There's no easy way to do these, it's really just using logic:

Numbers that begin with 1:

1x?x?x?x?x? (first digit MUST be 1, so 1 possibility)

1x?x?x?x?x5 (last digit must be 0,2,4,6,or 8 so 5 possibilities)

__1x8x7x6x5x5__ (8 possibilites left for the second digit and so on)

Numbers that begin with 2:

1x?x?x?x?x? (first digit MUST be 2, so 1 possibility)

1x?x?x?x?x4 (last digit must be 0,4,6,or 8 (can't be 2) so 4 possibilities)

__1x8x7x6x5x4__ (8 possibilites left for the second digit and so on)

Numbers that begin with 30:

1x1x?x?x?x? (Must be 3 in first and 0 in second)

1x1x?x?x?x4 (To be even, last digit must be 2,4,6,8 as 0 is already used)

__1x1x7x6x5x4__ ( 7 possibilities left for the third digit and so on)

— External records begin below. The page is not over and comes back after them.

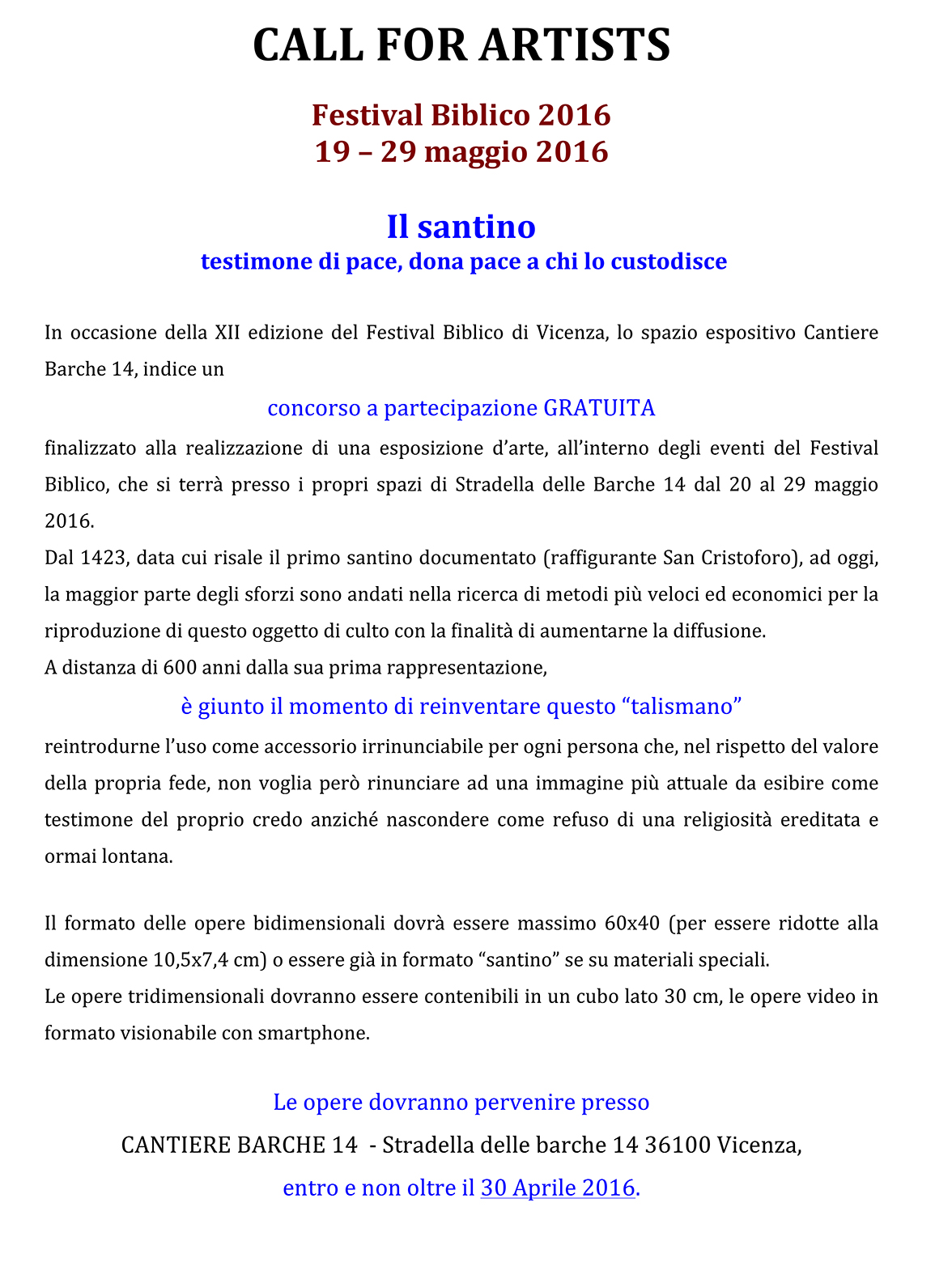 CALL FOR ARTISTS

Festival Biblico 2016
19 – 29 maggio 2016

Il santino
testimone di pace, dona pace a chi lo custodisce

In occasione della XII edizione del Festival Biblico di Vicenza, lo spazio espositivo Cantiere Barche 14, indice un

concorso a partecipazione GRATUITA

finalizzato alla realizzazione di una esposizione d'arte, all'interno degli eventi del Festival Biblico, che si terrà presso i propri spazi di Stradella delle Barche 14 dal 20 al 29 maggio 2016.

Dal 1423, data cui risale il primo santino documentato (raffigurante San Cristoforo), ad oggi, la maggior parte degli sforzi sono andati nella ricerca di metodi più veloci ed economici per la riproduzione di questo oggetto di culto con la finalità di aumentarne la diffusione.

A distanza di 600 anni dalla sua prima rappresentazione,

è giunto il momento di reinventare questo "talismano"

reintrodurne l'uso come accessorio irrinunciabile per ogni persona che, nel rispetto del valore della propria fede, non voglia però rinunciare ad una immagine più attuale da esibire come testimone del proprio credo anziché nascondere come refuso di una religiosità ereditata e ormai lontana.

Il formato delle opere bidimensionali dovrà essere massimo 60x40 (per essere ridotte alla dimensione 10,5x7,4 cm) o essere già in formato "santino" se su materiali speciali.

Le opere tridimensionali dovranno essere contenibili in un cubo lato 30 cm, le opere video in formato visionabile con smartphone.

Le opere dovranno pervenire presso

CANTIERE BARCHE 14 - Stradella delle barche 14 36100 Vicenza,

entro e non oltre il 30 Aprile 2016.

Adding these underlined values gives the total number of 6-digit even numbers (no repeating digits) less than 310 000.

So take this total away from (c) {the corrected version} to get the number of required numbers greater than (or equal to) 310 000. If you want the number greater tha 310 000, you'll have to subtract 1 (to exclude 310 000 itself from being counted).

Makes sense to me. Hope it makes sense to you too!